> **YANG HARUS DIKERJAKAN**:
#1 Perbarui teks tentang ruko pegawai pajak mulai dari "Ruko sebagai tempat" sampai dengan "pemandangan yang lumrah.", lalu tuliskan kembali bagian itu dengan mengganti "berkas" menjadi "arsip".
#2 Menurut teks tentang ruko pegawai pajak, berapa ukuran ruangan tempat baju, bungkusan plastik, dan kasur terlihat berantakan?
#3 Lanjutkan teks tentang ruko pegawai pajak mulai dari kalimat sesudah kalimat terakhirnya.

> **TEKS YANG DITAMPILKAN**:
|---|
Ruko sebagai tempat tinggal 20 Pegawai Pajak
Udara panas bercampur semrawutnya ruangan lantai dua yang digunakan sebagai tempat penyimpanan berkas Kantor Pelayanan Pajak (KPP) Pratama Batulicin sudah menjadi pemandangan yang lumrah.
Baju, bungkusan plastik, dan kasur terlihat berantakan di dalam ruangan berukuran 6x5 meter yang disekat dengan selembar papan berwarna putih berbalut balok sebagai tulangnya.
Tiga buah ruangan di lantai 2 itu merupakan gudang yang diisi oleh sekitar 20 pegawai KPP Pratama Batu Licin, di Jalan Raya Batulicin, Kecamatan Simpang Empat, Kota Batulicin, Kalimantan Selatan yang digunakan saban hari untuk tidur. Mereka terpaksa menyekat gudang dengan selembar papan yang diberi daun pintu untuk beristirahat.
Mahalnya biaya hidup dan sewa kamar kos di daerah Batulicin menjadi salah satu alasan para pegawai pajak akhirnya memilih untuk tinggal di ruko penyimpanan dokumen sekaligus juga kantor fungsional yang terletak dua ruko berjejer dengan KPP Pratama Batulicin.
|---|
Data pertanyaan berbasis adegan

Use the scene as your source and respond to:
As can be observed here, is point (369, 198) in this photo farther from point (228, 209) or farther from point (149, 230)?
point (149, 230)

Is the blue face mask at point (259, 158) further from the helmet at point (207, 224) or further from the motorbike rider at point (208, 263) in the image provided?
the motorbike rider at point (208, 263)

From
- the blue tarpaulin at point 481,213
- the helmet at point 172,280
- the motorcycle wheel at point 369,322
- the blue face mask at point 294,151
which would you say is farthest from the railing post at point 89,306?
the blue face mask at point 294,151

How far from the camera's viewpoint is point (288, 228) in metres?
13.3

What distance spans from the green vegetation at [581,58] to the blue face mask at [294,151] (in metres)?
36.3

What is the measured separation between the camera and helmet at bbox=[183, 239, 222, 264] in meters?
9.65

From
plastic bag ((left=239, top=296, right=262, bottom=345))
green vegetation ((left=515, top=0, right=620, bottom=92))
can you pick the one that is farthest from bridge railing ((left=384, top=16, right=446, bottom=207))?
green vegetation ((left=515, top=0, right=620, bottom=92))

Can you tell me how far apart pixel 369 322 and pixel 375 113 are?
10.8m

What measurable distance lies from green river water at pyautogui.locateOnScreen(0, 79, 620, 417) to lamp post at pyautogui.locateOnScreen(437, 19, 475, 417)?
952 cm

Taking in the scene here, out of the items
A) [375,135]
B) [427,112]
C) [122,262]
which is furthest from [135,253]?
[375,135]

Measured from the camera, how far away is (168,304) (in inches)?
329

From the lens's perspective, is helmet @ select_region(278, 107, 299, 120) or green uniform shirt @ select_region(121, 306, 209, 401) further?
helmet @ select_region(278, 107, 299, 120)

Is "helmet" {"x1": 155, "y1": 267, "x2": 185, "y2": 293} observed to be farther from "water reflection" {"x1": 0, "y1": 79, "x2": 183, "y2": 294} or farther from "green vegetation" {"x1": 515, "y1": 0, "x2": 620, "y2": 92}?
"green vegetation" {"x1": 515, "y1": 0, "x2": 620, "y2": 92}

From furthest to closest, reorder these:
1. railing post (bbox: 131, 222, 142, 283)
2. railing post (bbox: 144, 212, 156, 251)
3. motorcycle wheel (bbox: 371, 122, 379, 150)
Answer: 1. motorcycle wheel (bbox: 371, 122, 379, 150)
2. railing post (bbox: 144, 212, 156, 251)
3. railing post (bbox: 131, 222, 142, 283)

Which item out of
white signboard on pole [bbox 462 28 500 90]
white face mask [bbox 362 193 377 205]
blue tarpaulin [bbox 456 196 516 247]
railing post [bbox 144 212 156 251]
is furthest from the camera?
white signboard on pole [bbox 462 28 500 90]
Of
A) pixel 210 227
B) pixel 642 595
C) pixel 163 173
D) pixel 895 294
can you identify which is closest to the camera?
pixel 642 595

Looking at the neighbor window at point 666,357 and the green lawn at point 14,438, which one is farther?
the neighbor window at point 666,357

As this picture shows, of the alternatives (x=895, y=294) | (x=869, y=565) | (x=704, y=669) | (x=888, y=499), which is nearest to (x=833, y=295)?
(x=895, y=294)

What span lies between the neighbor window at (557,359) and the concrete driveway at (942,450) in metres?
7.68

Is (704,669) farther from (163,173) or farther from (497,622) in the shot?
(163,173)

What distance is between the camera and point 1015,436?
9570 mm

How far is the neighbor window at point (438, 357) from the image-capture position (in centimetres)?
|---|
> **HASIL YANG DIHARAPKAN**:
#1
Ruko sebagai tempat tinggal 20 Pegawai Pajak
Udara panas bercampur semrawutnya ruangan lantai dua yang digunakan sebagai tempat penyimpanan arsip Kantor Pelayanan Pajak (KPP) Pratama Batulicin sudah menjadi pemandangan yang lumrah.

#2 Ruangan itu berukuran 6x5 meter.

#3
Salah satu pegawai pajak, Ilham mengaku sudah tinggal di ruko yang dijadikan sebagai gudang KPP Pratama Batulicin itu sekitar dua tahun. Awalnya, pria berambut sedikit ikal dan berkulit hitam itu datang dari Semarang, Jawa Tengah untuk menjalani tugas sebagai pegawai Pajak tahun 2009. Ilham merupakan lulusan Sekolah Tinggi Akuntansi Negara Jakarta yang menjabat Account Representatif (AR) KPP Pratama Batulicin.
Untuk meminimalisir pengeluaran, awalnya Ilham patungan dengan rekan satu kantornya untuk menyewa rumah kontrakan di wilayah Kecamatan Simpang Empat, tidak jauh dari kantornya. Namun pengeluaran di Batulicin, tidak sebanding dengan pendapatannya sebagai pegawai pajak. Untuk makan setidaknya, Ilham harus merogoh kocek dalam-dalam sekitar Rp 100 ribu per hari.
Dengan pertimbangan itu, Ilham akhirnya memutuskan untuk tidur di gudang berkas yang disewa oleh KPP Pratama Batulicin, tepat dua toko di sebelah kantornya bersama dengan enam orang lainnya yang juga ikut tidur di ruko berlantai empat tersebut.
"Disini biaya hidup empat kali lipat dari Jakarta, kalau nggak irit, nggak bisa pulang," Kata Ilham beberapa pekan lalu. Tidak berbeda dengan Ilham, Febri Angga Mison, atau akrab disapa Mison juga harus tinggal di kantor lantaran beratnya biaya hidup di Kota Batulicin.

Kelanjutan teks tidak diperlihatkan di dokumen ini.